• EXERCISE REQUIREMENTS
Continue the forum thread on sightreading practice, starting right after its last line.

# Sightreading practice ideas?



## madvillainy

I apologize that I already posted this in the "Beginners" forum, I soon realized that, being a piano player, I would probably get more results posting in this forum! If any mods see this, feel free to delete my thread in Beginners. 

Hi, I'm fairly new to playing classical music, and piano in general (I only started about 2 years ago,) and my main focus has been on jazz since I started. Lately I've been trying to delve a bit into the classical realm, and I've found that I'm just an atrocious sight reader, and just reader in general.

I was wondering if you guys had any recommendations of plentiful, easy material that I could use to practice my sightreading. Preferably something that escalates in difficulty a bit as it goes on? I'd love to hear what you guys come up with.

Also, if you guys had any tips on how to go about actually practicing sightreading, they would be appreciated!

Thanks!


----------



## Taggart

This looks neat and has links to other sites:

http://www.wikihow.com/Practice-Sight-Reading-Piano-Music

There's also the ABRSM books starting with http://shop.abrsm.org/shop/prod/Bullard-Alan-Joining-the-Dots-Book-1-Piano/2057952 and the associated test books.

Basically, a good start to sight reading is to improve your music reading in general. Then you should work through scales to develop good fingering and get used to the various keys.

After that, it becomes part of your general practice - as you pick up a piece you analyse it - key sig, time sig, tempo, look for modulations, look for difficult bits - all of this feeds into your general musical awareness. The general thought from ABRSM is that you will be sight reading at least 3 grades behind the level you are actually playing so that the sight reading doesn't present too many problems.

I've nicked this from Wiki but it's a fairly good summary of the sorts of things you need to be able to do:

"Hardy reviewed research on piano sight-reading pedagogy and identified a number of specific skills essential to sight-reading proficiency:
Technical fundamentals in reading and fingering
Visualization of keyboard topography
Tactile facility (psychomotor skills) and memory
Ability to read, recognize, and remember groups of notes (directions, patterns, phrases, chords, rhythmic groupings, themes, inversions, intervals, etc.)

• DATA BELOW

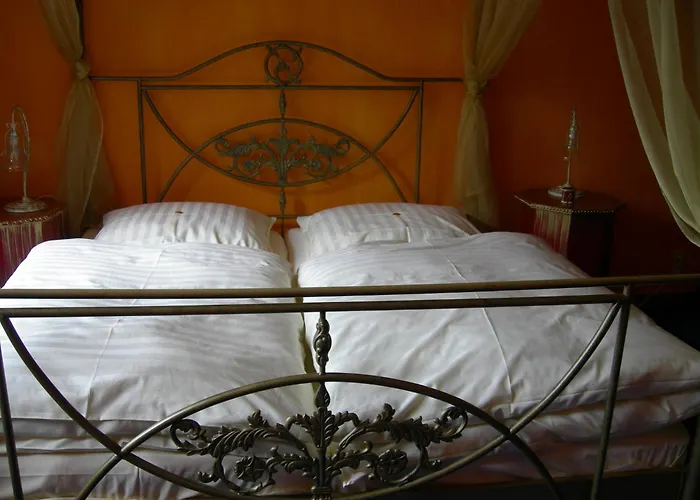 Hotel Goldflair Am Rathaus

• OUTPUT BELOW
Ability to read and remember ahead of playing with more and wider progressive fixations
Aural imagery (ear-playing and sight-singing improves sight-reading)
Ability to keep the basic pulse, read, and remember rhythm
Awareness and knowledge of the music's structure and theory

Beauchamp (1999) identifies five building blocks in the development of piano sight-reading skills:

Grand-staff knowledge
Security within the five finger positions
Security with keyboard topography
Security with basic accompaniment patterns
Understanding of basic fingering principles"

All of these are things you develop as you play anyway and if you are used to Jazz and (hopefully) lead sheets then you need to be able to recognise your chords in "proper" notation on either stave and know the best ways to finger them.

Hope some of this helps.


----------



## Mich

I would recommend Bach's 48 Preludes and Fugues because they are very technical and are great pieces! But if these are too difficult then maybe try Bartok's Mikrokosmos, which gets progressively more difficult.

Hope this helps!


----------



## madvillainy

Thank both of you for the great advice!

Mich, do you know where I could get my hands on Bartok's Mikrokosmos? It doesn't seem to be available on imslp due to copyright restrictions


----------



## hreichgott

Mikrokosmos is available in 6 separate volumes and if you buy one volume at a time (they are in order of difficulty) they are quite inexpensive. I have this edition which Amazon is selling for $9 a volume:








I use Mikrokosmos volume 1 to teach sight-reading to students who read at a basic level but are too mature for Piano Adventures.

Bach's Well-Tempered Klavier would be sight-reading material only for the very most advanced of pianists who are also excellent readers. Assuming that by "sight-reading" you mean "look at the page for the first time and play all the notes accurately at a reasonable performance tempo."


----------



## Bone

http://imslp.org/index.php?title=Category:For_piano&transclude=Template:Catintro

Lots of piano music here.


----------



## Novelette

hreichgott said:


> Bach's Well-Tempered Klavier would be sight-reading material only for the very most advanced of pianists who are also excellent readers. Assuming that by "sight-reading" you mean "look at the page for the first time and play all the notes accurately at a reasonable performance tempo."


WTC is what I always used for sight reading practice.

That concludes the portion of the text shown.